— What to produce —
Transcribe exactly, and only, the lines running from the one with "1000 Ideas About" to the end of the entries below, both included, without any pictures.

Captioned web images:
----------

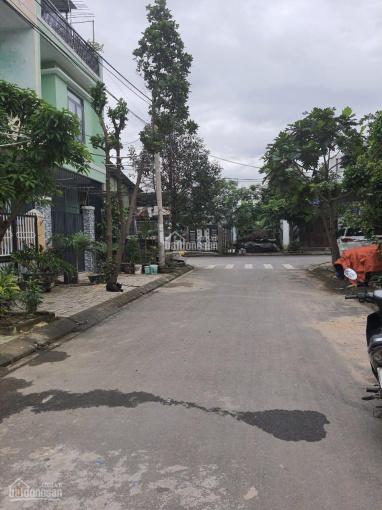 Bán đất đường Cồn Dầu 4, Võ Sạ thuộc Hoà Xuân, Cẩm Lệ. 0935088742 ảnh 0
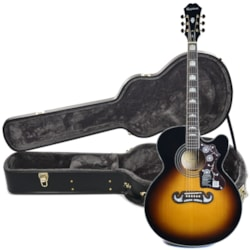 Epiphone EJ-200SCE Solid Top Acoustic-Electric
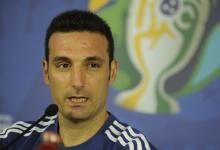 Copa América: Scaloni confirmó el equipo para el debut de Argentina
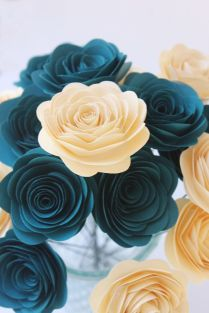 1000 Ideas About Teal Bridal Showers On Emasscraft Org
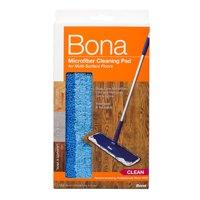 Bona Microfiber Cleaning Pad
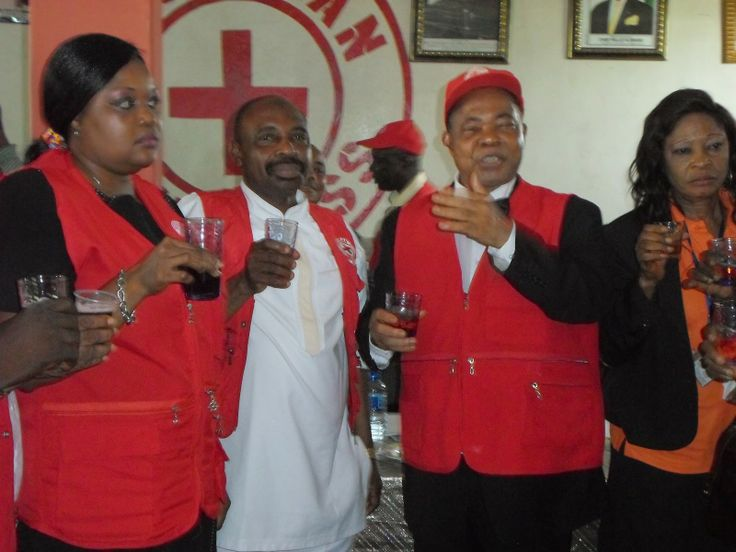 Voice of the people : Bokoharam Vs Chibok school Girls: Nigerian Red Cro...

----------

— Response area —
 1000 Ideas About Teal Bridal Showers On Emasscraft Org
 Bona Microfiber Cleaning Pad
 Voice of the people : Bokoharam Vs Chibok school Girls: Nigerian Red Cro...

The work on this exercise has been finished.